=== Exercise ===
Below are some records. Return exactly the lines from the one containing "Agência Nacional de" through the one containing "HostGator vs GoDaddy", both included, and only those.
Given information Start Marker
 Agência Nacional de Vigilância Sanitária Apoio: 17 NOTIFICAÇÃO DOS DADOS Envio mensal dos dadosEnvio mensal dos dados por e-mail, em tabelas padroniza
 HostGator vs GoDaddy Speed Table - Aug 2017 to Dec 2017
Given information End Marker
Given information Start Marker
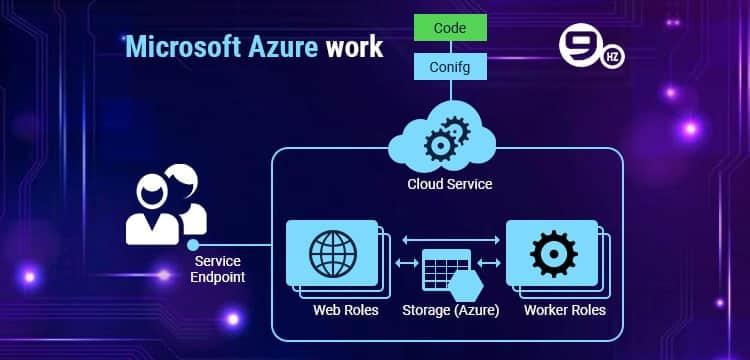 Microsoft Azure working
Given information End Marker
Given information Start Marker
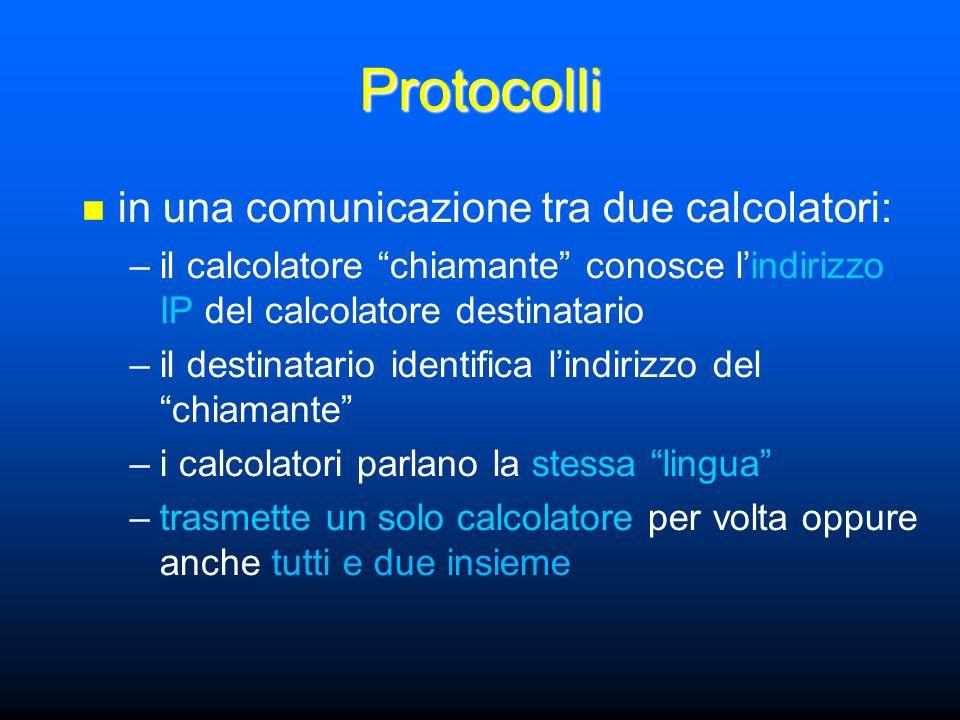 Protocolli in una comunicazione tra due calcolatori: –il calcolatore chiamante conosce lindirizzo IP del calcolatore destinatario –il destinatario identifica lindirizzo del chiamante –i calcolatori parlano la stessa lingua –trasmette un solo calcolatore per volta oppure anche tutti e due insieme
Given information End Marker
=== Solution to this exercise ===
 Agência Nacional de Vigilância Sanitária Apoio: 17 NOTIFICAÇÃO DOS DADOS Envio mensal dos dadosEnvio mensal dos dados por e-mail, em tabelas padroniza
 HostGator vs GoDaddy Speed Table - Aug 2017 to Dec 2017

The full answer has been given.